Task requirements
(1) Transcribe the passage on Molly Cusack Smith, starting with "She hated the" and going on through "Irish clan system.".
(2) Write the next part of the profile of Molly Cusack Smith, picking up after its last sentence.

Text passage
MOLLY CUSACK SMITH was for several decades living proof that the world of Somerville and Ross was not yet dead in Ireland. Amid the "hard- riding country gentlemen" and to the echo of "porter-drinker's randy laughter", she epitomised Yeats's "indomitable Irishry". Whatever the poet of order and high courtesy might have made of her legendary abrasiveness, he would certainly have been immensely proud of her unassailable spirit.

Although she had been a successful couturier in London during the Second World War, it was as a horsewoman that Molly Cusack Smith was best known and admired. She was joint-master of the North Galway hunt for 38 years, from 1946 until she retired in 1984. She remained honorary master for the rest of her life.

Her fine horsemanship combined with a natural flamboyance made her a national figure in the drab Ireland of the 1940s. She nearly always stole the limelight at the Dublin Horse Show, and usually drew a standing ovation as she led the Galway Blazers into the ring at the Royal Dublin Society.

She hated the term "Anglo Irish" and never tired of pointing out that while she might have married into that particular strata of society, she came from one of the great Irish families - the O'Rorke of Breffni. And besides, she insisted, she could swear as fluently in Gaelic as in English.

She was born in Dublin in 1905. Her father, Charles Trench O'Rorke, owned a pack of harriers and hunted and farmed the wild and bare countryside of North Galway. The O'Rorke were one of many great Irish families who for centuries paid obedience to the Anglo-Norman monarchs largely in order to safeguard their succession rights, which was not possible under the Irish clan system.

Data for review
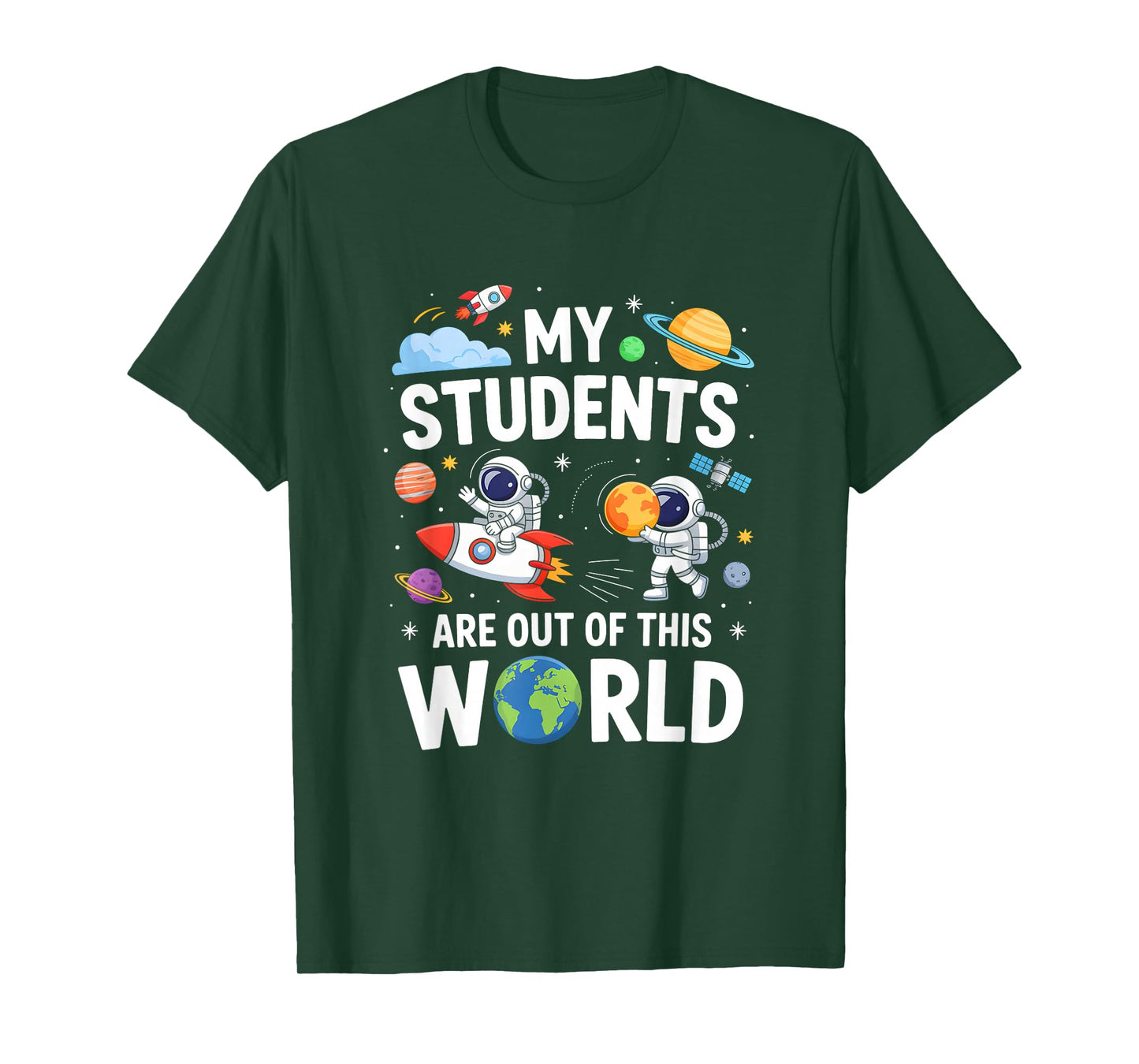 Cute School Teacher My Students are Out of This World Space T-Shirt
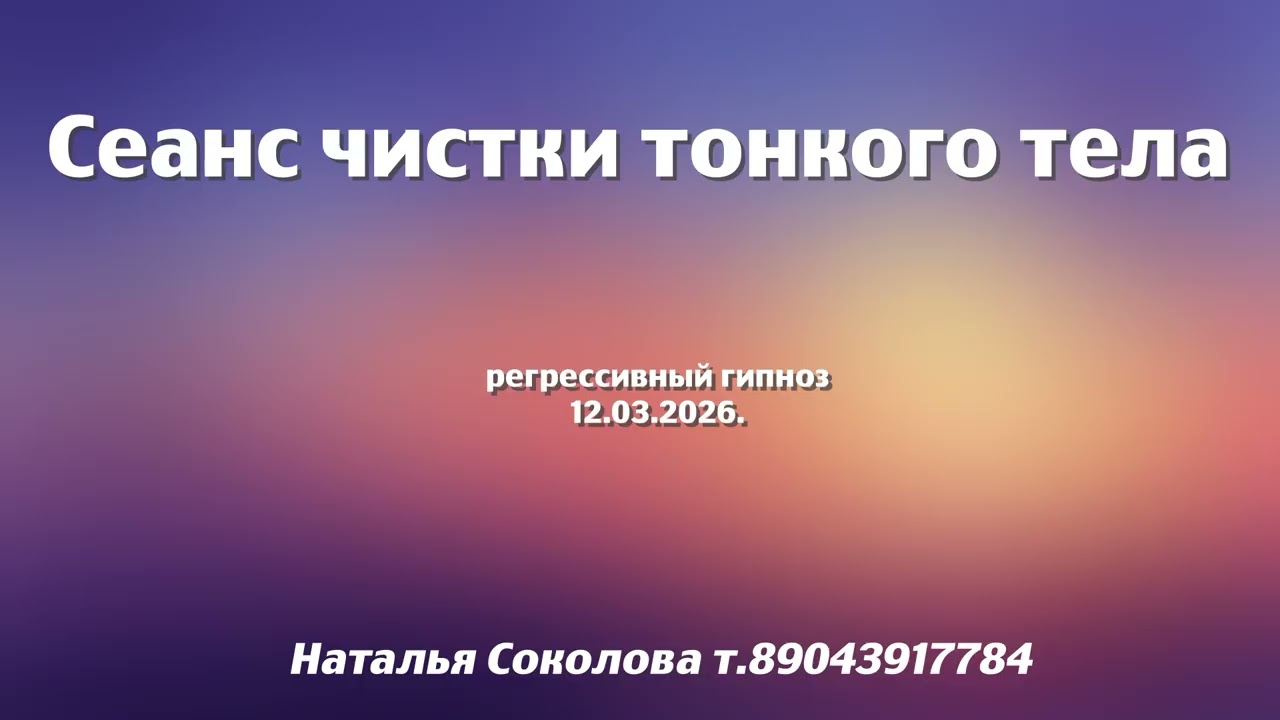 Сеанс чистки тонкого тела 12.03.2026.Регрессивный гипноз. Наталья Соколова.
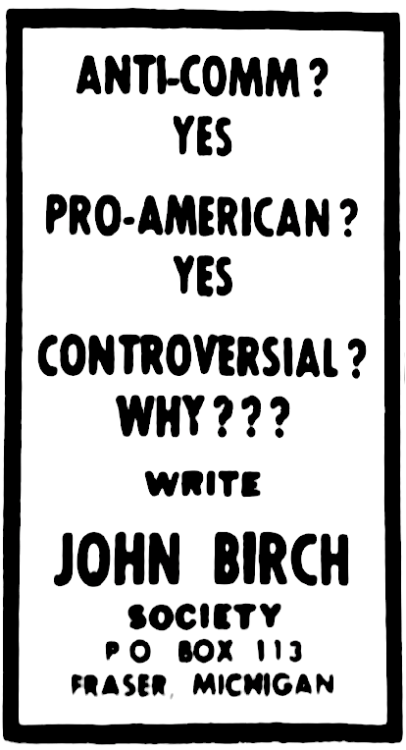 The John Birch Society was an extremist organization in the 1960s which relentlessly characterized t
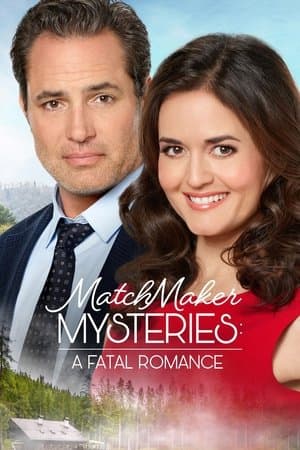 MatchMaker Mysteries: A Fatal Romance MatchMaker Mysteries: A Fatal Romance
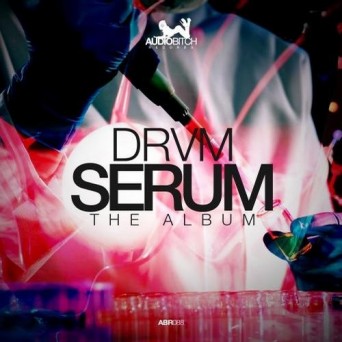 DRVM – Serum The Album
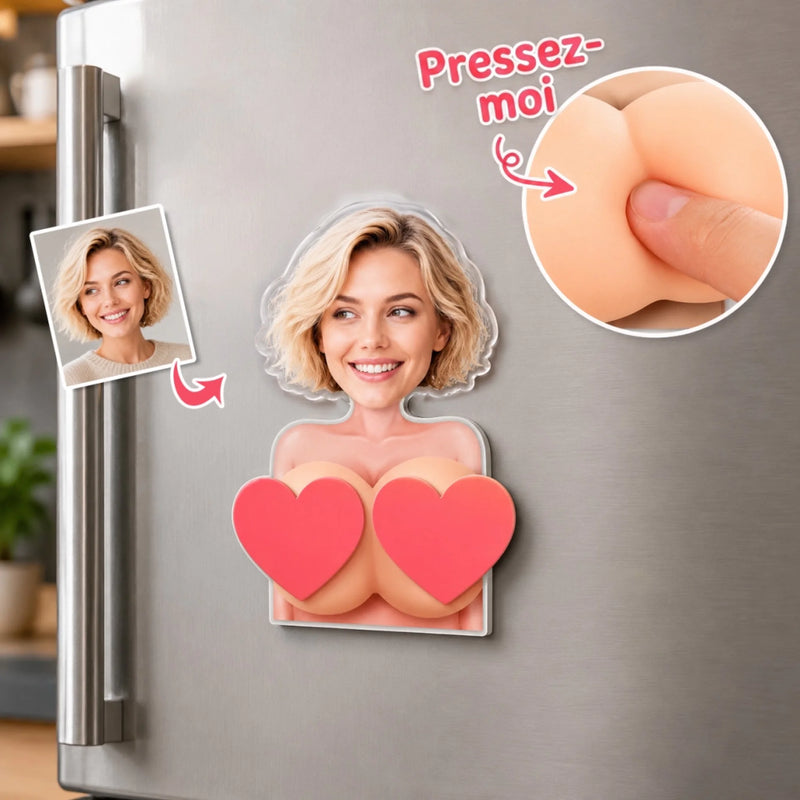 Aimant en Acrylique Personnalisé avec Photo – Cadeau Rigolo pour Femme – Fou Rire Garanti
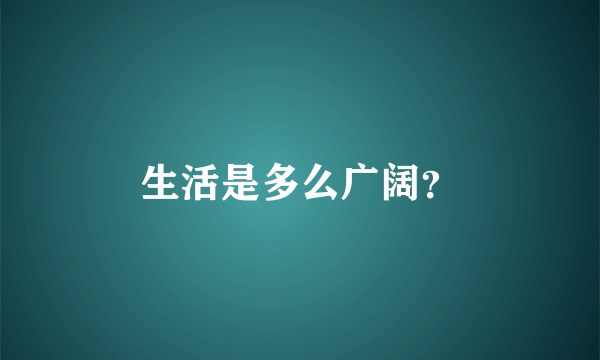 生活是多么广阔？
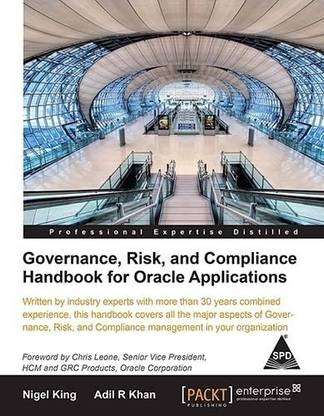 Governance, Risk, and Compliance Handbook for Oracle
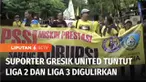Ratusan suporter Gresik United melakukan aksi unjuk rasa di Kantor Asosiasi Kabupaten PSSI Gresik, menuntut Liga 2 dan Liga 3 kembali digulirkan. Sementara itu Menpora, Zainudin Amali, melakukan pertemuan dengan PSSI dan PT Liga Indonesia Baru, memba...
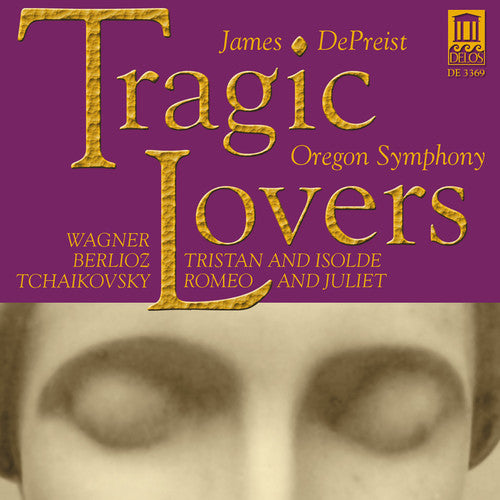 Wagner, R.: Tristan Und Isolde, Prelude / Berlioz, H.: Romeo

* * *

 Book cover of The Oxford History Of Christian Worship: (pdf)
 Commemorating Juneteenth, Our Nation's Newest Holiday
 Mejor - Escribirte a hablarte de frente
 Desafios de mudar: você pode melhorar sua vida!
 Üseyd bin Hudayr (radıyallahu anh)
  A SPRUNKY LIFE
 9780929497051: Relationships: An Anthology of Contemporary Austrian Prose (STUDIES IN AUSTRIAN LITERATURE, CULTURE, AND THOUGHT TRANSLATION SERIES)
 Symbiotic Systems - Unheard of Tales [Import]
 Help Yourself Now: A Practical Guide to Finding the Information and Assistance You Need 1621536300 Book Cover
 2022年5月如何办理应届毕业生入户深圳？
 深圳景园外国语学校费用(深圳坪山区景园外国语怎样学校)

Answers
(1)
She hated the term "Anglo Irish" and never tired of pointing out that while she might have married into that particular strata of society, she came from one of the great Irish families - the O'Rorke of Breffni. And besides, she insisted, she could swear as fluently in Gaelic as in English.

She was born in Dublin in 1905. Her father, Charles Trench O'Rorke, owned a pack of harriers and hunted and farmed the wild and bare countryside of North Galway. The O'Rorke were one of many great Irish families who for centuries paid obedience to the Anglo-Norman monarchs largely in order to safeguard their succession rights, which was not possible under the Irish clan system.

(2)
A precocious only child, Molly was educated in England and France and started hunting with her father's pack when she was ten. But after a disagreement with him over horses, she left for Paris. She started to study music but diverted to dress designing and in London established herself as a successful couturier, specialising in evening dresses. In later years she always designed her own hunting outfits.

During the Paris years she became an accomplished cook, moved in artistic circles and had her portrait done by Augustus John. She met her future husband, Sir Dermot Cusack Smith, at a wartime cocktail party in London. They wed in 1940 but the marriage soon failed and Sir Dermot died while the divorce was going through. In a 1992 interview she said the match was a very suitable one. "He was very rich and had a title," she said. "We got engaged because it seemed a good idea. But, actually, it wasn't."

Back in Ireland she hunted with the Galway Blazers, founded by her ancestor John Denis O'Rorke in 1844, and - amazingly for the 1940s - became the hunt's first woman master. But she soon formed her own pack and kennelled them at her splendid Georgian home, Bermingham House, near Tuam, Co Galway.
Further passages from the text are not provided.